Start of Dataset entries

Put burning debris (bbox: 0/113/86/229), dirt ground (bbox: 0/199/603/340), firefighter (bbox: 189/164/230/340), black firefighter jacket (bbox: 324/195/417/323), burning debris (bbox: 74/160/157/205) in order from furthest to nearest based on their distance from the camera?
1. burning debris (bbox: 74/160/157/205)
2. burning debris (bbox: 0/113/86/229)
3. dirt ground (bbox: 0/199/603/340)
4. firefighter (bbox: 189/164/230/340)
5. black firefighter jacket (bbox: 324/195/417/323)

End of Dataset entries

Please print the items above word for word, starting with the first line and ending after the line that contains "3. dirt ground (bbox: 0/199/603/340)".

### Solution below
Put burning debris (bbox: 0/113/86/229), dirt ground (bbox: 0/199/603/340), firefighter (bbox: 189/164/230/340), black firefighter jacket (bbox: 324/195/417/323), burning debris (bbox: 74/160/157/205) in order from furthest to nearest based on their distance from the camera?
1. burning debris (bbox: 74/160/157/205)
2. burning debris (bbox: 0/113/86/229)
3. dirt ground (bbox: 0/199/603/340)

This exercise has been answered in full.